Spatial reasoning question data:
-------------------------
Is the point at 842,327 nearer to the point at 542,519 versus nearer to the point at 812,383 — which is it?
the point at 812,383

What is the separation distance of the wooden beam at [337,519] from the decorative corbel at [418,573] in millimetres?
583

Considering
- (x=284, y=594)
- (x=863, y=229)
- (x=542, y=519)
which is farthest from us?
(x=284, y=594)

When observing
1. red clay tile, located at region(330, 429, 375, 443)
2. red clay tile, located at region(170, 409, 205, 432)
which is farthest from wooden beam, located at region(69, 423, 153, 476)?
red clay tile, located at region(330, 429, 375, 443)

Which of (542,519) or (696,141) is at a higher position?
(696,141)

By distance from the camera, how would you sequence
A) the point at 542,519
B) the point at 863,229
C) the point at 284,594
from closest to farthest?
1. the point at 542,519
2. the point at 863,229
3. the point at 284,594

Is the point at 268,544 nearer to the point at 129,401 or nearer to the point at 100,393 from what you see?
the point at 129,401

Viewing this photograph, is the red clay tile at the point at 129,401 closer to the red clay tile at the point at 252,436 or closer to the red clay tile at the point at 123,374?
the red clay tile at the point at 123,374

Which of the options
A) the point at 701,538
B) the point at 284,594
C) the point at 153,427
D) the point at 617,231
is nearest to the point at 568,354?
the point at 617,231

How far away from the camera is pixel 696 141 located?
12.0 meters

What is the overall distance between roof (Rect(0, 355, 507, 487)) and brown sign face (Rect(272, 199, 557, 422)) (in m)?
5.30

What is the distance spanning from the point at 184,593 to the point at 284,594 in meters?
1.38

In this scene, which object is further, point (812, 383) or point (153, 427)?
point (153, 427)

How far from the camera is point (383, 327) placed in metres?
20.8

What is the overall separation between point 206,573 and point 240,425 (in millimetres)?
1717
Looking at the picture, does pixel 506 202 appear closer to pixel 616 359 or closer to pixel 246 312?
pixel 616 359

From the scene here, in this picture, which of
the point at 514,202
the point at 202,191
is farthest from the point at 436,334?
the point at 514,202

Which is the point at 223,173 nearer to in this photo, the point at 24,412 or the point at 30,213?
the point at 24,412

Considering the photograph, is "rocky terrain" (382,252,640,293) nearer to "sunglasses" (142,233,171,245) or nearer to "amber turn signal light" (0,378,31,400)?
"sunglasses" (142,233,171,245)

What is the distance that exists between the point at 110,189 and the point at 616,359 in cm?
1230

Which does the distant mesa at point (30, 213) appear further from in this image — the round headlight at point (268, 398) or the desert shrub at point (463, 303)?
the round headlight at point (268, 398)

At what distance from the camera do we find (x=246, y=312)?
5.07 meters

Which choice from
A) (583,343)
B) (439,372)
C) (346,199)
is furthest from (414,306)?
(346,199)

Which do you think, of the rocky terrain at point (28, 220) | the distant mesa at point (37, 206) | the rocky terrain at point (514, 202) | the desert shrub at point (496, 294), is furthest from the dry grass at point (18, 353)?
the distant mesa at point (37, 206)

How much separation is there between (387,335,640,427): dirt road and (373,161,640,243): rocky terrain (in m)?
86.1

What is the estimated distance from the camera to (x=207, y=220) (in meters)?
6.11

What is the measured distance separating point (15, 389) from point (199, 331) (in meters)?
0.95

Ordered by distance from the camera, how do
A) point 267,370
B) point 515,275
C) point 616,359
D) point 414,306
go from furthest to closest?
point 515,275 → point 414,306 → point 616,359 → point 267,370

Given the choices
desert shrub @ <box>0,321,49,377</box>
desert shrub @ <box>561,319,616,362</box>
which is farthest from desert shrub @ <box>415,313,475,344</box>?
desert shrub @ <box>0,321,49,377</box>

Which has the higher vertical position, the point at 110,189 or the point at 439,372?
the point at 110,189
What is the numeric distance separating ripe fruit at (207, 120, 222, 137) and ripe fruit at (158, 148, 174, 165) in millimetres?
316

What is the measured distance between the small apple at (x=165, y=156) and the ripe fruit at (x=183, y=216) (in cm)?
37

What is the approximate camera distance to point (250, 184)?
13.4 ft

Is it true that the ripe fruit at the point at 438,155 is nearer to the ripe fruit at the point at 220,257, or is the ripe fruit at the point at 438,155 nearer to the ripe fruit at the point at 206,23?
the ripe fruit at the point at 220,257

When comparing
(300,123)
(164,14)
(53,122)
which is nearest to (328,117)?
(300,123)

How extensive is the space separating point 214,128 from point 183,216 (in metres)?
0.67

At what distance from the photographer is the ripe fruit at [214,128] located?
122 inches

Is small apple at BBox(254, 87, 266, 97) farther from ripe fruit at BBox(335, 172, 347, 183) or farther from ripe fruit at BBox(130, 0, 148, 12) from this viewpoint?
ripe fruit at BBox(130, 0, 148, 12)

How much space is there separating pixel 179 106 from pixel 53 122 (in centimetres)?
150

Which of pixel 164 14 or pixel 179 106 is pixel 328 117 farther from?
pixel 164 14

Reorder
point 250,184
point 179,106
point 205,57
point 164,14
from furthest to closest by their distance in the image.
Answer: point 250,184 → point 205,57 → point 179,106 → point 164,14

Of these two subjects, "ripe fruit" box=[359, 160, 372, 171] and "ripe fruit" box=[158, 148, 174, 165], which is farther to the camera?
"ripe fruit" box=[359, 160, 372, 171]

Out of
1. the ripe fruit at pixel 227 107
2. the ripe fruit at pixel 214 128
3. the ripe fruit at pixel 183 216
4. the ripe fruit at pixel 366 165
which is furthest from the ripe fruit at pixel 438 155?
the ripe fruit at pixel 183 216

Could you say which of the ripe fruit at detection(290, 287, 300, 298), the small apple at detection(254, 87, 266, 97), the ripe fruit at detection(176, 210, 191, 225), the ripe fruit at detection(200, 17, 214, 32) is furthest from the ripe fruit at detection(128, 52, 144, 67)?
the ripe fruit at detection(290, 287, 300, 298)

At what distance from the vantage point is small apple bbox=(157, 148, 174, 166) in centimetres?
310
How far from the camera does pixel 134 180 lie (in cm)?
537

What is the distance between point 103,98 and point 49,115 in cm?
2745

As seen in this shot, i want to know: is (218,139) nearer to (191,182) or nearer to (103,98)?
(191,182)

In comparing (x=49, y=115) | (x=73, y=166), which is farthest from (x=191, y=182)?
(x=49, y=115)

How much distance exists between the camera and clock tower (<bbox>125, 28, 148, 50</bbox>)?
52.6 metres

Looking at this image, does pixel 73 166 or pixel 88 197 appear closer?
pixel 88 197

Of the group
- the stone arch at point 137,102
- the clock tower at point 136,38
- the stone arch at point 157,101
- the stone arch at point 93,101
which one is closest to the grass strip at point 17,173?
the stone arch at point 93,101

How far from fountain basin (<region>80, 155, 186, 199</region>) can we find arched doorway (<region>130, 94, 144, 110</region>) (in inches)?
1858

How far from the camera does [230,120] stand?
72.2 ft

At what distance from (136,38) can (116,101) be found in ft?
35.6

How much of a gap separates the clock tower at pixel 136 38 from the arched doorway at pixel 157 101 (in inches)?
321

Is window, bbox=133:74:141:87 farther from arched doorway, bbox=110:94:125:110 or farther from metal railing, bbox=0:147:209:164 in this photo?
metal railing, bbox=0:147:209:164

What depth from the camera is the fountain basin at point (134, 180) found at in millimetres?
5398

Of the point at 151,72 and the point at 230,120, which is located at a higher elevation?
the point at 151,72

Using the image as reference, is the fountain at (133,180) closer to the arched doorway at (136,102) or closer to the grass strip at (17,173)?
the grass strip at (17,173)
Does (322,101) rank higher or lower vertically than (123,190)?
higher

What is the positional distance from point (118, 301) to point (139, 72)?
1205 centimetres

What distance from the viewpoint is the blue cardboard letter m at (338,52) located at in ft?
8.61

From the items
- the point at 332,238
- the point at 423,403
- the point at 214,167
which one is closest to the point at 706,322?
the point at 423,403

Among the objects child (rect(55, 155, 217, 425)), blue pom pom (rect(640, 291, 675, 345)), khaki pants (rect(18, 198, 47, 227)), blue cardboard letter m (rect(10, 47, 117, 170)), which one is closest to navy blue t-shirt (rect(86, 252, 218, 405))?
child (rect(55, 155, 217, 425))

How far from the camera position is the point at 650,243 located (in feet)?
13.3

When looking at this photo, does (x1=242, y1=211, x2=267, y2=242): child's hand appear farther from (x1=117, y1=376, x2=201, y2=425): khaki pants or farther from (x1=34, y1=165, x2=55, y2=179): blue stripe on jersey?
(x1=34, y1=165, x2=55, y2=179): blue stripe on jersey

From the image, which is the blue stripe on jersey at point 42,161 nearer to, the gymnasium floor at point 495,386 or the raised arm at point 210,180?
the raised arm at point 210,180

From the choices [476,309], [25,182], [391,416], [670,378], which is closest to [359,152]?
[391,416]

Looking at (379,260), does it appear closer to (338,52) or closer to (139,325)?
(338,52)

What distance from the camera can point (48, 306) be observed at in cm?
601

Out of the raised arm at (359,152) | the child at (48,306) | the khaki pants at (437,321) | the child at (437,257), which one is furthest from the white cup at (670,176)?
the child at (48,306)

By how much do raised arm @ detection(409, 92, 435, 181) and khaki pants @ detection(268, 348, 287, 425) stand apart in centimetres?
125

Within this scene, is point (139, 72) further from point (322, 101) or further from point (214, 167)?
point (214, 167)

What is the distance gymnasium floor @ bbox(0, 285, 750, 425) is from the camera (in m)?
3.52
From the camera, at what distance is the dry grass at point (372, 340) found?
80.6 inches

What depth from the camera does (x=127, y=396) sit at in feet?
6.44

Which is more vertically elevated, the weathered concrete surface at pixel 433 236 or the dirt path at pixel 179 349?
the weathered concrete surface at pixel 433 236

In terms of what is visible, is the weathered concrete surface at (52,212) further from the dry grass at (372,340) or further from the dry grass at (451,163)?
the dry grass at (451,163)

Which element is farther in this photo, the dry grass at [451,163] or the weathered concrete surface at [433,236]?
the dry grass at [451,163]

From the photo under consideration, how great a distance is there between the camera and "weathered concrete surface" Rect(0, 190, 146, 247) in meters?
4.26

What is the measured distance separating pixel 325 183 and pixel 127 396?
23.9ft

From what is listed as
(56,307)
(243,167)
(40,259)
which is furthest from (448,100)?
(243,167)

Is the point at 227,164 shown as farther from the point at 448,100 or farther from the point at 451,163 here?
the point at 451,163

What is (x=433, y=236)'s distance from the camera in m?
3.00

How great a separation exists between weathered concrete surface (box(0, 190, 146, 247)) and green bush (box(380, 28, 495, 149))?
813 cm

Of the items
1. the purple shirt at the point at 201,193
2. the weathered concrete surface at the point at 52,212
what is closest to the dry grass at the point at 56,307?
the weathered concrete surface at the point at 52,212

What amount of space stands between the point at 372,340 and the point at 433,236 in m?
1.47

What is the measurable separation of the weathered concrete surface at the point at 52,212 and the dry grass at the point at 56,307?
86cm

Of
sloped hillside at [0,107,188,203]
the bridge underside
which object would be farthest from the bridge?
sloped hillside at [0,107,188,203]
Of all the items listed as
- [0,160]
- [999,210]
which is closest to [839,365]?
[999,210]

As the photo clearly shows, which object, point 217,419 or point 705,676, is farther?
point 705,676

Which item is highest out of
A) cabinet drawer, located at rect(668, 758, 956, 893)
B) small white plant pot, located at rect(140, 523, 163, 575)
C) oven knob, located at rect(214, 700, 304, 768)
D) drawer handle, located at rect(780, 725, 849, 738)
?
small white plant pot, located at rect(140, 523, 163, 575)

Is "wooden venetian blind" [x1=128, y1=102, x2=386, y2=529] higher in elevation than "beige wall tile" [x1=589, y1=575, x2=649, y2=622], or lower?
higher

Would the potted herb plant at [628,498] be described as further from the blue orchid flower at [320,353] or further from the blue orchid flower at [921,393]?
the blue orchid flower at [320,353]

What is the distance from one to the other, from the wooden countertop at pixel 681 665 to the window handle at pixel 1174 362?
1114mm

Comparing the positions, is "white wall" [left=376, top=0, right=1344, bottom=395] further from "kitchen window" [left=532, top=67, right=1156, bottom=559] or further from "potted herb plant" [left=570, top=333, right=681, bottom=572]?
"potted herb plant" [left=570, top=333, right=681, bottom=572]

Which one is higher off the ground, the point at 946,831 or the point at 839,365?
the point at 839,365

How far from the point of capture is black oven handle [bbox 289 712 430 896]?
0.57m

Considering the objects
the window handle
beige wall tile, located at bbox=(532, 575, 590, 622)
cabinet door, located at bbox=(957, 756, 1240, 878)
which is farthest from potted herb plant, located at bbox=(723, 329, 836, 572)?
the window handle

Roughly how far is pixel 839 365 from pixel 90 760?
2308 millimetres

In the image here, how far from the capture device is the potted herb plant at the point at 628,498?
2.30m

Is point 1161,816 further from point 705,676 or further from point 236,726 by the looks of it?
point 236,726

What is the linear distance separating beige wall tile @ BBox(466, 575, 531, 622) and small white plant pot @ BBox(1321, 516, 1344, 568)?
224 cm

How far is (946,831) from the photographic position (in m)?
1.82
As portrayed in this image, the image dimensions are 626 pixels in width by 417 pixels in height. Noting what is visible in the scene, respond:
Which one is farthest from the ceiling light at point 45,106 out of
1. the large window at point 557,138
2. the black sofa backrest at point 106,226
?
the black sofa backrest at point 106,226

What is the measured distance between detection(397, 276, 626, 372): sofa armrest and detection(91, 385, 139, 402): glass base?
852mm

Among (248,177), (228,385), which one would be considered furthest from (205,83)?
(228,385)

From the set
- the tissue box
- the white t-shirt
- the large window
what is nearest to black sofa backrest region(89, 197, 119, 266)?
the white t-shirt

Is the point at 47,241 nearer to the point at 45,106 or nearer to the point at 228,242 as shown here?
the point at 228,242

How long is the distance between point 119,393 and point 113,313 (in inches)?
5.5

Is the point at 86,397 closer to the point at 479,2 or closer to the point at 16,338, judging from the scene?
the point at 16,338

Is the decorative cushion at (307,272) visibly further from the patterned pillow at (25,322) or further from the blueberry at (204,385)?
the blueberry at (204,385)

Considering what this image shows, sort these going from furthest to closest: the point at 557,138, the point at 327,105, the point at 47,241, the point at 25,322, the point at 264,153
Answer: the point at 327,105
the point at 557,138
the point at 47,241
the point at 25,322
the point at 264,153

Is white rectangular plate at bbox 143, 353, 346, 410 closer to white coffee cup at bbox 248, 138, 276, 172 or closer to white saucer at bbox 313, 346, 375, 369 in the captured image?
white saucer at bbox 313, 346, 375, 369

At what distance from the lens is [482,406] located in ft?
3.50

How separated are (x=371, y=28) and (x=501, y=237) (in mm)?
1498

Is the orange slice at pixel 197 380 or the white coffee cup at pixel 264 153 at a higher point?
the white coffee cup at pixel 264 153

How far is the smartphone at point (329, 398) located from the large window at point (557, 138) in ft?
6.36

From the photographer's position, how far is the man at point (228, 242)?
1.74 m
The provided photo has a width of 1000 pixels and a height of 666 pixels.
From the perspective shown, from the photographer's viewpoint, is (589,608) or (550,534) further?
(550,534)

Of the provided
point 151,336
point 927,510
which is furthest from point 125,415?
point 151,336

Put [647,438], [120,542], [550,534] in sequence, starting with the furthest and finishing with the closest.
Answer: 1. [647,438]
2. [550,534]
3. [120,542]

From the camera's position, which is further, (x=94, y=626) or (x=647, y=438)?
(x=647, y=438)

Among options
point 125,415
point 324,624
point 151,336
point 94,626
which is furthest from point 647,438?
-------------------------
Please quote the records above word for word, from the line containing "Which of (542,519)" through the line containing "3. the point at 284,594", with both of those lines included.

> [Result of the task]:
Which of (542,519) or (696,141) is at a higher position?
(696,141)

By distance from the camera, how would you sequence
A) the point at 542,519
B) the point at 863,229
C) the point at 284,594
from closest to farthest?
1. the point at 542,519
2. the point at 863,229
3. the point at 284,594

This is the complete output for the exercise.